Suisse: les débiteurs à l'étranger ne pourront plus se soustraire à leurs obligations

Pour pallier à la problématique des débiteurs se trouvent à l'étranger, le Conseil fédéral a décidé d'étendre les possibilité de séquestre. Cela sera possible si le débiteur avait son dernier domicile en Suisse.
29 juin 2016, 13:03
Le Conseil fédéral a étendu les possibilités de séquestre.

Les débiteurs domiciliés à l'étranger ne pourront plus se soustraire à leurs obligations envers leurs créanciers s'ils possèdent des biens en Suisse. Le Conseil fédéral a décidé mercredi d'étendre les possibilités de séquestre au 1er janvier 2017.

Un créancier pourra séquestrer les valeurs patrimoniales d'un débiteur et commencer une procédure d'exécution forcée à son encontre si le défunt avait son dernier domicile en Suisse. La révision d'ordonnance fait suite à une initiative parlementaire UDC.
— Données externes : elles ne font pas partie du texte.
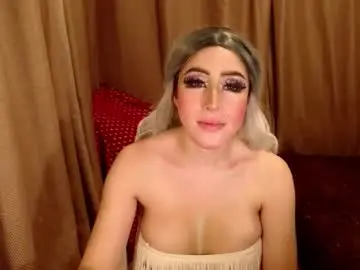 Chaturbate Free Live Porn of thequeenisback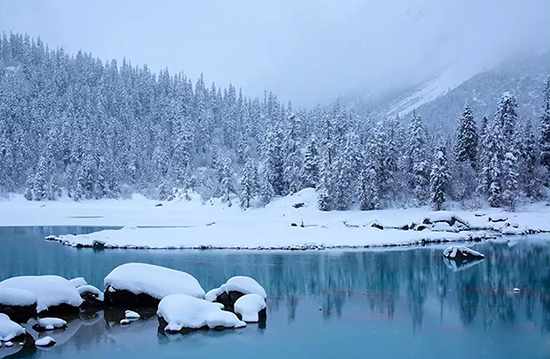 1277星际电子(中国游)官方游戏网址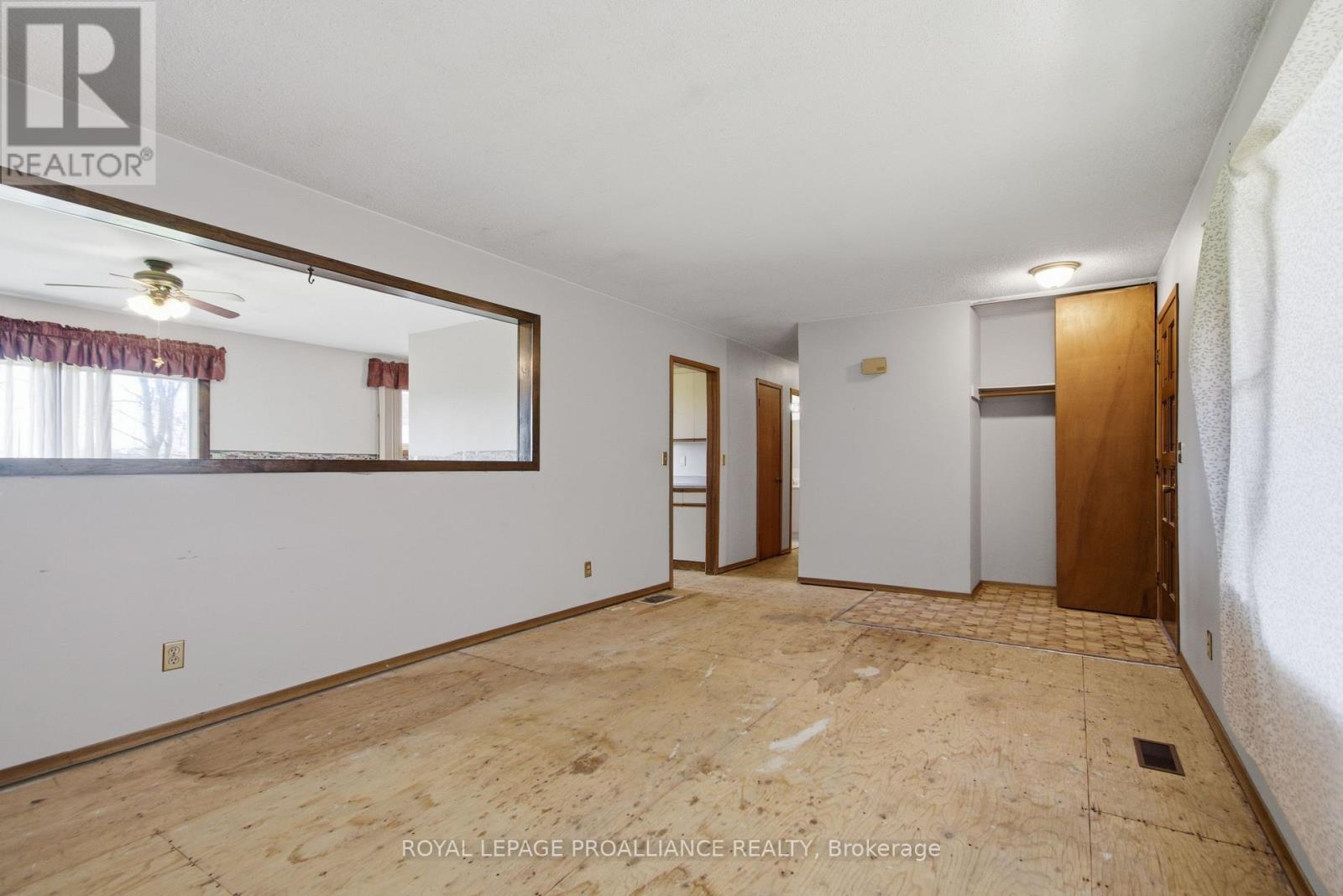 1981 Frankford Road, Quinte West, Ontario  K0K 2C0 - Photo 13 - X13122766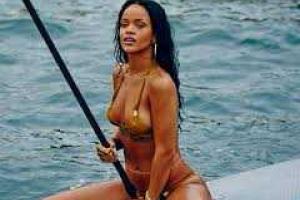 Популярной певице и актрисе угрожает бездомный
Elle doit remédier à une situation insatisfaisante. Le Tribunal fédéral a estimé dans sa jurisprudence qu'en cas de succession non partagée à l'étranger, la part d'un débiteur domicilié à l'étranger ne peut être séquestrée en Suisse, même s'il s'agit d'immeubles en Suisse.

Dans deux affaires récentes, il a considéré que les autorités helvétiques n'étaient pas compétentes même si le défunt avait son dernier domicile en Suisse. Un débiteur domicilié à l'étranger peut ainsi se soustraire relativement facilement à l'action d'un créancier alors qu'il possède des biens en Suisse.